L’auteur Chris Bailey citait récemment dans un podcast le chercheur Tim Pychyl, de l’université de Carleton, sur les raisons poussant à la procrastination, et il s’avère(rait) que les causes soient en fait très simples – au nombre de sept (forcément, c’est toujours sept, ou cinq, ou trois, mais bizarrement jamais dix-neuf, un nombre beaucoup moins sexy) : une vraie petite check-list de la lose, les cases à cocher de la démoralisation, le parcours du non-combattant.

Toujours selon Bailey citant Pychyl, l’étude de l’activité neurologique d’un sujet en état flagrant de procrastination révèle une activation prononcée des zones responsables de l’émotion, prenant le pas sur les processus intellectuels plus construits. Oui, ça veut dire que la procrastination est un processus parfaitement irrationnel, on s’en doutait, mais cela permet de concevoir des tactiques pour la combattre. En un mot, pour combattre efficacement la procrastination, il convient d’aider la raison à reprendre l’ascendant ; et c’est justement ce que permettent ces sept causes fondamentales. Une fois les blocages identifiés rationnellement, il devient possible d’y remédier, en intervenant sur chacune des facettes.

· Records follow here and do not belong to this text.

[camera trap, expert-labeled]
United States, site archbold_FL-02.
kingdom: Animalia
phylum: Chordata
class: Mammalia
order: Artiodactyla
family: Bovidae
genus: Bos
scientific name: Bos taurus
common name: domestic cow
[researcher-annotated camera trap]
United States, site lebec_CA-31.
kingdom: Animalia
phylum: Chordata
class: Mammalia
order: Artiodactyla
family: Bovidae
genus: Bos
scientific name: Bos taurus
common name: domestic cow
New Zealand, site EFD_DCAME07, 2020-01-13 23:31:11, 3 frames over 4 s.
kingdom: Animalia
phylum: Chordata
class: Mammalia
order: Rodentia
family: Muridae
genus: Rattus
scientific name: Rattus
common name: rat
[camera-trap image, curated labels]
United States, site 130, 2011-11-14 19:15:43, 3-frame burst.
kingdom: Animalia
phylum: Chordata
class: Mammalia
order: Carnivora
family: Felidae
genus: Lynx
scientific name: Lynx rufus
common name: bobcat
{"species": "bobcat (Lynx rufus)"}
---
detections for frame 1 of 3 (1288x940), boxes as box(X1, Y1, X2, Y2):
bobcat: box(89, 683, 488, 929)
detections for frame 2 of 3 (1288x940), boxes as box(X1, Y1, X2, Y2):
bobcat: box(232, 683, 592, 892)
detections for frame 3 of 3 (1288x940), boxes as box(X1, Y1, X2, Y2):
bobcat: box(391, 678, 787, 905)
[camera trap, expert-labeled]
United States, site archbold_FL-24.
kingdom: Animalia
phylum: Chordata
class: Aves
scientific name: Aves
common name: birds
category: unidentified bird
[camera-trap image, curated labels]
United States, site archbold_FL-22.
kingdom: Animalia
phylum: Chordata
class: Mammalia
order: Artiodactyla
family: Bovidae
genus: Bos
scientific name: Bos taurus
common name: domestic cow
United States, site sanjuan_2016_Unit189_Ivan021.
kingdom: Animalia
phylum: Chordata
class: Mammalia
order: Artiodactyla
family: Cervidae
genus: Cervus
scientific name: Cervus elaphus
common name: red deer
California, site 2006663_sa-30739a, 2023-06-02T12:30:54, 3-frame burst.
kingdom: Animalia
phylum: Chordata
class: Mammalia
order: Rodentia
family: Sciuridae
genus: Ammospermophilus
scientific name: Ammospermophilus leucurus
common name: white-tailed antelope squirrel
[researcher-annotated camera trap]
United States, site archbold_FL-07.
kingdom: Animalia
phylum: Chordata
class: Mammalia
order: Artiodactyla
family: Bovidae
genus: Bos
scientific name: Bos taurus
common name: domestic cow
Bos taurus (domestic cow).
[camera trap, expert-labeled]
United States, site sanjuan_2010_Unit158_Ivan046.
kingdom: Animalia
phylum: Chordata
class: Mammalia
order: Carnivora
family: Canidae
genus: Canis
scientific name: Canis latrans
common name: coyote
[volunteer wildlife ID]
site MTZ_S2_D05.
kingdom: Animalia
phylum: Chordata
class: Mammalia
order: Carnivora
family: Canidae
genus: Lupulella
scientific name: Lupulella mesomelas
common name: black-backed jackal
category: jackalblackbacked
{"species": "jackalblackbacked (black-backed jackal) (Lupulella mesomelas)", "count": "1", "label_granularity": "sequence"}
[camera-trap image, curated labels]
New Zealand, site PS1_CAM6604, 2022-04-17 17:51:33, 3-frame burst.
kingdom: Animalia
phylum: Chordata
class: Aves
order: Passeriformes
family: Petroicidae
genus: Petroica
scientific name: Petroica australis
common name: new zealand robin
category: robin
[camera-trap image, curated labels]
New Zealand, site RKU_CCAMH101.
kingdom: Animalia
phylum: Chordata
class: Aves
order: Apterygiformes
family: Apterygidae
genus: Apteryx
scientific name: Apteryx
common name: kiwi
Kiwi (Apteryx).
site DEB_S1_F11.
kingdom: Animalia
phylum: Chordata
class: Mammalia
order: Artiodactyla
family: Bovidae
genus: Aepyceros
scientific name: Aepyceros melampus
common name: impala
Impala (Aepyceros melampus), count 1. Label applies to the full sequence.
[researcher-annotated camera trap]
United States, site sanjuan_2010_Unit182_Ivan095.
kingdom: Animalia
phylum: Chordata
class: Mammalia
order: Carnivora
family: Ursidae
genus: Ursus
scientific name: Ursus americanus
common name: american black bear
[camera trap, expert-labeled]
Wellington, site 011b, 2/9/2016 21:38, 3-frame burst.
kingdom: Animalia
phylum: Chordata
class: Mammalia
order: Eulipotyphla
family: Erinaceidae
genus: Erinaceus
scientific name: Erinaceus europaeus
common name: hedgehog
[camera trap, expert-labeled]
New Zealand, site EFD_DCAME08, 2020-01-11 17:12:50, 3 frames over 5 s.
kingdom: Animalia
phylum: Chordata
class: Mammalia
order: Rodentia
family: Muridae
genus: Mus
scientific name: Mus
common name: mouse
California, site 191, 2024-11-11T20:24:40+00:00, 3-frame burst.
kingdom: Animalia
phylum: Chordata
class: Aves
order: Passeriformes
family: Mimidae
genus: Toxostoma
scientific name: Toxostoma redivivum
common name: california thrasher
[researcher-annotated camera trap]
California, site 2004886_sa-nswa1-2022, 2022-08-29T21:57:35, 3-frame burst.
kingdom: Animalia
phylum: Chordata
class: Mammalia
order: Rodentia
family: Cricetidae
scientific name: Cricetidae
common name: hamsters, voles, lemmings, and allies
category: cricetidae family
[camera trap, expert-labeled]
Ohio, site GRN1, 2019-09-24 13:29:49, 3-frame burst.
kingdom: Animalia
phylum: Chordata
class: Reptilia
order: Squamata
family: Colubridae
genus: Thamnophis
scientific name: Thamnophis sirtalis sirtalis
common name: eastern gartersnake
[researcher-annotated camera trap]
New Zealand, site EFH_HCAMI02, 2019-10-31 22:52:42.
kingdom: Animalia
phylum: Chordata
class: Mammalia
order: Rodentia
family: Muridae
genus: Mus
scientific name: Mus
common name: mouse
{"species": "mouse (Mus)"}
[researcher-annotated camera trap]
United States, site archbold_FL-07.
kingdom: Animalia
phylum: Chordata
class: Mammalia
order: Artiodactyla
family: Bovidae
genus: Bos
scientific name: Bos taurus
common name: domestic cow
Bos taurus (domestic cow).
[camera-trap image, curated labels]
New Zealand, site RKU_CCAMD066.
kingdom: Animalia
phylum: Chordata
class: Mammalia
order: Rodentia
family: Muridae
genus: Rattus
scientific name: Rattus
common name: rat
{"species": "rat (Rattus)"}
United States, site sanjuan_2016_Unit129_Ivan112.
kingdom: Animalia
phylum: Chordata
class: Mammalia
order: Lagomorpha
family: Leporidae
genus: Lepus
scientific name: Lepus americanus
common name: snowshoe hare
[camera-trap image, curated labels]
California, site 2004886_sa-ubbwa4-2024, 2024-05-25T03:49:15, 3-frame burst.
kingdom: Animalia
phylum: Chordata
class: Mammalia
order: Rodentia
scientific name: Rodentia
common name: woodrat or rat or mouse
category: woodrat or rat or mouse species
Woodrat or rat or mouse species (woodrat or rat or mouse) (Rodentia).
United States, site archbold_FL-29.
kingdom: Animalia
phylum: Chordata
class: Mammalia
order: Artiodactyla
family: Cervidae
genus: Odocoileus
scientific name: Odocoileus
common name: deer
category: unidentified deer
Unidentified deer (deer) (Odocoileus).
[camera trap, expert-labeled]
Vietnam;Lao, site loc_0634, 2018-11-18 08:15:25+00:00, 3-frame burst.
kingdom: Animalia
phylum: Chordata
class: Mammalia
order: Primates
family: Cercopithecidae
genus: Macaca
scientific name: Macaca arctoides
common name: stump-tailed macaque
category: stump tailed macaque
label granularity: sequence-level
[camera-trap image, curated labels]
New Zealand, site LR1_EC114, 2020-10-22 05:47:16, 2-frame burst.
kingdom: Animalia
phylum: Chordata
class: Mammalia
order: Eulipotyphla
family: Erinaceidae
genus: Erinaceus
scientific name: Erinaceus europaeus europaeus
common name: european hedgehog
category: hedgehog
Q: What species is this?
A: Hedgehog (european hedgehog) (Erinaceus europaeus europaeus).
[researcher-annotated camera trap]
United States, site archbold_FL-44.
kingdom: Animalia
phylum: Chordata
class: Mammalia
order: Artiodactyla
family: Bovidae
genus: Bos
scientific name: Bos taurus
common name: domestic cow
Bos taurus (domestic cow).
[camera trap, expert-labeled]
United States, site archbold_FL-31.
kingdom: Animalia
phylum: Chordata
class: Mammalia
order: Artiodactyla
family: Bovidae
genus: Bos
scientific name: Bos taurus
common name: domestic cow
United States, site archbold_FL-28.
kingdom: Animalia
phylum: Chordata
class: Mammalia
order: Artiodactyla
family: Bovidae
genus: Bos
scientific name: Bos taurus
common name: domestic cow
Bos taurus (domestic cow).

Alors, quelles sont ces causes ?

Une tâche pousserait à la procrastination si elle présente un certain nombre des inconvénients ci-dessous :

  • Ennuyeuse
  • Frustrante
  • Difficile
  • Vide de sens personnel
  • Manque de récompenses intrinsèques
  • Ambiguë
  • Manque de structure

(Je trouve que 1 et 2, comme 6 et 7, se recoupent pas mal – les rassembler aurait fait cinq, ce qui est aussi un nombre cool, donc l’honneur aurait été sauf.)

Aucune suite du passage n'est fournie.